:: DOCUMENT SECTION ::

It’s not as common as you think when you know we live in North Texas. It’s not like cardinals spend time together on droopy phone lines and the random cactus on every corner.
Before those days, I had never heard–much less seen–the phrase, “When a cardinal appears in your yard, it’s a visitor from Heaven.” My heart was broken once she went home to be with the Lord. I missed her so much. Within a month, the bird on the left appeared in my backyard. I cried, but the closure was like the presence of God. A few weeks later, this framed print jumped off the wall at one of those stores. It’s on our back patio wall to this day.
Is that redheaded messenger from the Lord a six-inch reincarnation of my dear mom? Not at all (although she was a slight, vertically challenged ginger). Nonetheless, could I “feel” her sitting near me if I closed my eyes? Absolutely.
Was I divining spirits? No. I didn’t channel her energy either. However, I am grateful for that “different” moment and believe God had a little something to do with it. (More on that in a second.)
At Death’s Door
Thanks to schmaltzy daytime talk shows and reality TV, we know people claim to connect, channel, and even communicate with dead loved ones. If you’re waiting for some judgement against heartbroken people who believe that happens, you’re going to be sitting there a while.
Some people who don’t share the same Christian faith as you believe that happens down to their core. Walking inside the Church, Pew Research found more faith-minded people who share that ardent feeling than you may think.
Among different Christian denominations, these percentages among U.S. adults believe dead loved ones have been nearby “in a dream” or “any other form.”

:::
:: DATA BLOCK ::

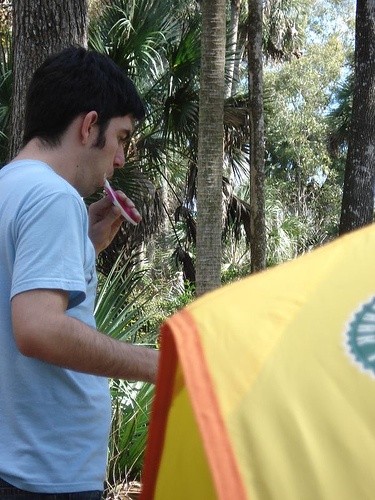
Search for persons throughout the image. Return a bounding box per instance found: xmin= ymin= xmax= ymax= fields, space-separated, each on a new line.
xmin=0 ymin=46 xmax=162 ymax=499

:::

-- SHORT TASK --
Retype the cardinal essay in full, word for word. The listing comes from a separate source.

-- OUTPUT --
It’s not as common as you think when you know we live in North Texas. It’s not like cardinals spend time together on droopy phone lines and the random cactus on every corner.
Before those days, I had never heard–much less seen–the phrase, “When a cardinal appears in your yard, it’s a visitor from Heaven.” My heart was broken once she went home to be with the Lord. I missed her so much. Within a month, the bird on the left appeared in my backyard. I cried, but the closure was like the presence of God. A few weeks later, this framed print jumped off the wall at one of those stores. It’s on our back patio wall to this day.
Is that redheaded messenger from the Lord a six-inch reincarnation of my dear mom? Not at all (although she was a slight, vertically challenged ginger). Nonetheless, could I “feel” her sitting near me if I closed my eyes? Absolutely.
Was I divining spirits? No. I didn’t channel her energy either. However, I am grateful for that “different” moment and believe God had a little something to do with it. (More on that in a second.)
At Death’s Door
Thanks to schmaltzy daytime talk shows and reality TV, we know people claim to connect, channel, and even communicate with dead loved ones. If you’re waiting for some judgement against heartbroken people who believe that happens, you’re going to be sitting there a while.
Some people who don’t share the same Christian faith as you believe that happens down to their core. Walking inside the Church, Pew Research found more faith-minded people who share that ardent feeling than you may think.
Among different Christian denominations, these percentages among U.S. adults believe dead loved ones have been nearby “in a dream” or “any other form.”